Mercado

Preço do leite registra 6ª queda seguida e atinge o menor nível do ano

Preço do leite cai pelo sexto mês consecutivo, com oferta elevada, importações em alta e margens de produtores cada vez mais apertadas

Foto: divulgação Embrapa

O preço do leite cru voltou a cair em setembro e atingiu o menor patamar do ano, segundo levantamento do Cepea (Centro de Estudos Avançados em Economia Aplicada), da Esalq/USP. A “Média Brasil” recuou 4,2% em relação a agosto, fechando a R$ 2,4410 por litro, o que representa queda real de 19% frente a setembro de 2024 (valores deflacionados pelo IPCA de setembro/25). Essa é a sexta baixa consecutiva nas cotações no campo, e o setor já projeta que o movimento de desvalorização deve se estender até o fim do ano, diante de um mercado interno amplamente abastecido.

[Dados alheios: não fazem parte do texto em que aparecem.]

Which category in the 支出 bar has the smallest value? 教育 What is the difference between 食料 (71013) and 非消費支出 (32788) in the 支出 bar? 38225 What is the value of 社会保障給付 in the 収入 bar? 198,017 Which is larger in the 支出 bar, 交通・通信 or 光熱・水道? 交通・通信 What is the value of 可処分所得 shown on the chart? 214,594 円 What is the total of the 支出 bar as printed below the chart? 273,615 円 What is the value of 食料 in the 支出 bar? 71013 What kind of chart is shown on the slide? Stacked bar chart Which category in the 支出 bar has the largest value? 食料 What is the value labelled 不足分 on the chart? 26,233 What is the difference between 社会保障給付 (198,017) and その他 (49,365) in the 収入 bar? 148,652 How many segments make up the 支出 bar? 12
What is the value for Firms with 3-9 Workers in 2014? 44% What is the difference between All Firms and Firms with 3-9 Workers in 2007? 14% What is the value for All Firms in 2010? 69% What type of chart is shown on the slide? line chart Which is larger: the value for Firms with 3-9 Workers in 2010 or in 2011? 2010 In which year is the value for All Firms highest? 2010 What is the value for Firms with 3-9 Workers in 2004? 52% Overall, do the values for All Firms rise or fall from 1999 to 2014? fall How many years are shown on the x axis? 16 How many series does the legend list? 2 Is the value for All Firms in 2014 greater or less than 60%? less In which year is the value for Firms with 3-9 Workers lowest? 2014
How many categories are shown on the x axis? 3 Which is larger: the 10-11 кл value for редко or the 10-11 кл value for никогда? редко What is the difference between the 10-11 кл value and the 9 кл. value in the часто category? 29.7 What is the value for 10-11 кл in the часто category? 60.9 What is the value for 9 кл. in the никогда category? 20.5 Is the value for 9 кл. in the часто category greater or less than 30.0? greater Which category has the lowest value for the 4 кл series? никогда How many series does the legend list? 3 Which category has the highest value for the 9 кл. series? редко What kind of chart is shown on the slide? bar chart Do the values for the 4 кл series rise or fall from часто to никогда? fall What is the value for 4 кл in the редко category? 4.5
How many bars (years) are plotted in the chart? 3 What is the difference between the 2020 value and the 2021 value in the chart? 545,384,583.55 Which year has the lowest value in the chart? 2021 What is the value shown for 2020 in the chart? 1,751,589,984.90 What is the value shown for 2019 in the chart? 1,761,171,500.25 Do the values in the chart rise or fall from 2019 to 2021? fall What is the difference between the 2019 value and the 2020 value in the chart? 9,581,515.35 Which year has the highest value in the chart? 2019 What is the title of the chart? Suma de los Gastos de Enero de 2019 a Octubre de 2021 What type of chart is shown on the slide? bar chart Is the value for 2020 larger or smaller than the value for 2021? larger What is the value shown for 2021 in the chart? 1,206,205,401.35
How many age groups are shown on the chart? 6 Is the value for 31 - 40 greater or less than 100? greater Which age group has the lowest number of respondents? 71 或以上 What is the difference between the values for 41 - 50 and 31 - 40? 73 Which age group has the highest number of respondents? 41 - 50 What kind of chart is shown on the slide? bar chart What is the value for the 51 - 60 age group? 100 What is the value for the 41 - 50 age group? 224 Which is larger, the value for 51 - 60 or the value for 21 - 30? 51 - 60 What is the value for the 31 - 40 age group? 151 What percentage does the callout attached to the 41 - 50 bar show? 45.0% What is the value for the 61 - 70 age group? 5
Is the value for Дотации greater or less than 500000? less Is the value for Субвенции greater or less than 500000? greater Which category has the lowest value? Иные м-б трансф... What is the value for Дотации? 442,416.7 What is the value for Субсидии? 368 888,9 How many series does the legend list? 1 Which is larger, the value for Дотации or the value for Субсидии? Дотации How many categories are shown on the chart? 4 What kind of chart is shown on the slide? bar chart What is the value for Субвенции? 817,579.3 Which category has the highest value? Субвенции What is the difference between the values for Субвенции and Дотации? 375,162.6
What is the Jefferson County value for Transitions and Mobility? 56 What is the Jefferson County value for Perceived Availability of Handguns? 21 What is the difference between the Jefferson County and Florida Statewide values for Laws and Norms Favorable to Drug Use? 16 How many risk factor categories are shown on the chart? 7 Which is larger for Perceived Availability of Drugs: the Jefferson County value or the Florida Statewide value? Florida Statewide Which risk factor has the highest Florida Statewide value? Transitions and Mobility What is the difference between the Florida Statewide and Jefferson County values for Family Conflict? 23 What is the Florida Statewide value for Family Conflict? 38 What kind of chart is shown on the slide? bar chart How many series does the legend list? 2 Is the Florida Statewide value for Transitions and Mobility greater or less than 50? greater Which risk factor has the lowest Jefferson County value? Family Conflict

Oferta em alta e mercado saturado

O aumento da produção em 2025 tem pressionado os preços. Após um período de margens mais favoráveis em 2024, produtores ampliaram investimentos, e a melhora das pastagens durante a primavera impulsionou a oferta. O Índice de Captação de Leite (ICAP-L) subiu 5,8% de agosto para setembro e acumula alta de 12,2% no ano, indicando forte expansão na captação.

Além disso, as importações de lácteos cresceram 20% em setembro, totalizando 198,1 milhões de litros em equivalente leite, dos quais quase 80% correspondem a leite em pó. Mesmo com aumento de 11% nas exportações no mês, o mercado interno segue abastecido. No acumulado de janeiro a setembro, as importações recuaram 4,8% frente a 2024, mas ainda somaram 1,65 bilhão de litros equivalentes, enquanto as exportações caíram 36,7%, totalizando 52,9 milhões de litros.

Pressão sobre indústrias e produtores

Com a oferta em alta e o consumo estagnado, os estoques permanecem elevados e as margens industriais, comprimidas. Os preços do leite UHT, do queijo muçarela e do leite em pó caíram 2,87%, 2,08% e 1,66%, respectivamente, no atacado paulista em setembro, conforme pesquisa do Cepea com apoio da OCB.

Nas indústrias, a combinação de custos fixos altos e baixa rentabilidade tem resultado em redução dos valores pagos ao produtor, o que tem agravado as tensões nas negociações. Muitos pecuaristas relatam dificuldades para cobrir o custo de produção. O Custo Operacional Efetivo (COE) caiu 0,9% na Média Brasil, mas essa redução é insuficiente diante das quedas nas cotações.

O encarecimento dos grãos também tem afetado o poder de compra: em setembro, foram necessários 26,5 litros de leite para adquirir um saco de 60 kg de milho, alta de 5,4% em relação a agosto. Embora o índice esteja ligeiramente abaixo da média dos últimos 12 meses (27,5 litros), o cenário indica perda de rentabilidade e retração nos investimentos.

Expectativas para o fim do ano

No curto prazo, a tendência ainda é de pressão de baixa. As quedas sucessivas podem provocar redução gradual da produção, mas parte desse efeito deve ser compensada pelo aumento sazonal da safra das águas, principalmente nas regiões Sudeste e Centro-Oeste. Assim, o volume tende a continuar crescendo, mas em ritmo mais moderado, o que pode sinalizar início de ajuste na oferta.

Os analistas do Cepea acreditam que esse movimento pode abrir espaço para estabilização dos preços em dezembro, quando as indústrias começam a planejar o abastecimento do início de 2026. Contudo, uma recuperação consistente das cotações é esperada apenas a partir do segundo bimestre de 2026, quando a oferta tende a diminuir no Sul e o mercado pode reencontrar um novo ponto de equilíbrio.